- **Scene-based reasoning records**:

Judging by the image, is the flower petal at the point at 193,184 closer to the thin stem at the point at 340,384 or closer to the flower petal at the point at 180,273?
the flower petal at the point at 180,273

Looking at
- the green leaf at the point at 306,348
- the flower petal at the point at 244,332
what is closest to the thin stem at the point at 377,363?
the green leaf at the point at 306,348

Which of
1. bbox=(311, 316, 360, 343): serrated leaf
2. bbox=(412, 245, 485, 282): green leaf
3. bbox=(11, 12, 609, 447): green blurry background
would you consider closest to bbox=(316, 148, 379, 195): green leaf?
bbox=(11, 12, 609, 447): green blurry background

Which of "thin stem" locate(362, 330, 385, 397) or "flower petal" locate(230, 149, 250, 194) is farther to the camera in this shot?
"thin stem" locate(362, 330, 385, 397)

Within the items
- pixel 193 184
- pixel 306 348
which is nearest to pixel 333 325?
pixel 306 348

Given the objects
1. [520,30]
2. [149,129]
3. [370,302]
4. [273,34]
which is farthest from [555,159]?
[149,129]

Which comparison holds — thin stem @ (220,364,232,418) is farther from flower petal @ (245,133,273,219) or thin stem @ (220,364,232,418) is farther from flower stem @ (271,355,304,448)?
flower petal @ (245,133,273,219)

- **Problem details**: Reproduce every line of the records above, character for character, with no changes.

- **Result**:
Judging by the image, is the flower petal at the point at 193,184 closer to the thin stem at the point at 340,384 or closer to the flower petal at the point at 180,273?
the flower petal at the point at 180,273

Looking at
- the green leaf at the point at 306,348
- the flower petal at the point at 244,332
what is closest to the thin stem at the point at 377,363?
the green leaf at the point at 306,348

Which of
1. bbox=(311, 316, 360, 343): serrated leaf
2. bbox=(412, 245, 485, 282): green leaf
3. bbox=(11, 12, 609, 447): green blurry background
would you consider closest to bbox=(316, 148, 379, 195): green leaf?
bbox=(11, 12, 609, 447): green blurry background

Which of "thin stem" locate(362, 330, 385, 397) or "flower petal" locate(230, 149, 250, 194) is farther to the camera in this shot?
"thin stem" locate(362, 330, 385, 397)

Within the items
- pixel 193 184
- pixel 306 348
which is nearest to pixel 333 325?
pixel 306 348

Given the objects
1. [520,30]
2. [149,129]
3. [370,302]
4. [273,34]
which is farthest from [555,159]?
[149,129]

Which comparison holds — thin stem @ (220,364,232,418) is farther from flower petal @ (245,133,273,219) or thin stem @ (220,364,232,418) is farther from flower stem @ (271,355,304,448)?
flower petal @ (245,133,273,219)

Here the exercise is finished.